◆ Your objective
In the rate limits excerpt below, return the passage that begins with the words "Organization rate limits provide" and stops after "and organizational workflows.", copied word for word.
Begin Page excerpt
Administrators can configure rate limits for users and organizations using the rate limits API endpoints. These endpoints support partial updates, allowing you to modify only specific rate limit categories without affecting others.

Key features:

Partial updates: Only specified categories are updated, others remain unchanged
Flexible configuration: Each category can be set independently
Immediate application: Changes take effect immediately upon successful request
Administrative access: Requires admin-level permissions to configure

Set User Rate Limits
curl -X PUT <nexla-api-endpoint>/users/<user-id>/rate_limits \
  -H "Authorization: Bearer <admin-access-token>" \
  -H "Content-Type: application/json" \
  -d '{
    "rate_limiting": {
      "light": 100,
      "medium": 50,
      "high": 25,
      "common": 200
    }
  }'

Rate Limit Categories

Rate limits are organized into categories based on the impact and frequency of operations. This categorization allows for granular control over different types of API usage, ensuring that resource-intensive operations are properly managed while allowing efficient access to common operations.

Category definitions:

light: Low-impact operations (e.g., read-only queries, metadata retrieval)
medium: Moderate-impact operations (e.g., data updates, single-record operations)
high: High-impact operations (e.g., bulk operations, deletions, data transformations)
common: Frequently used operations (e.g., authentication, status checks, health monitoring)

Configuration flexibility: Each category can be configured independently, allowing administrators to set appropriate limits based on their specific use cases and resource constraints.

Rate Limit Values

Rate limit values provide specific constraints on API usage and can be customized to meet different organizational needs. These values represent the maximum number of requests allowed within a one-minute window for each category.

Value characteristics:

Requests per minute: Maximum number of requests allowed within a 60-second window
Configurable ranges: Values can be adjusted from very low (e.g., 10) to very high (e.g., 1000+) based on user needs
Partial updates: Only specified categories are updated, preserving existing values for unchanged categories
Immediate enforcement: New values take effect immediately upon successful configuration

Typical value ranges:

Light operations: 50-500 requests per minute
Medium operations: 25-250 requests per minute
High operations: 10-100 requests per minute
Common operations: 100-1000+ requests per minute

Setting Organization Rate Limits

Organization rate limits provide broader control over API usage across all users within an organization. These limits are typically higher than individual user limits to accommodate multiple users and organizational workflows.
End Page excerpt
Begin Data lines
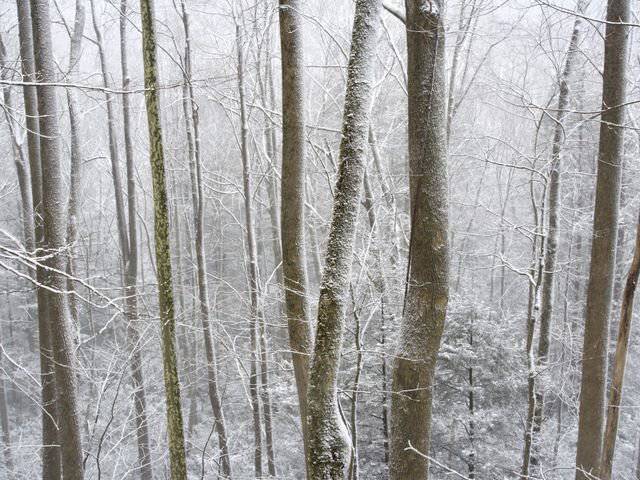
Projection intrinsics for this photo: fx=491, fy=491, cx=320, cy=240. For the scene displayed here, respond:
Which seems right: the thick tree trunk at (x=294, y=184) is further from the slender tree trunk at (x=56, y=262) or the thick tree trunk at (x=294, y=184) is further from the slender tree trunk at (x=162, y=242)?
End Data lines
◆ Full solution
Organization rate limits provide broader control over API usage across all users within an organization. These limits are typically higher than individual user limits to accommodate multiple users and organizational workflows.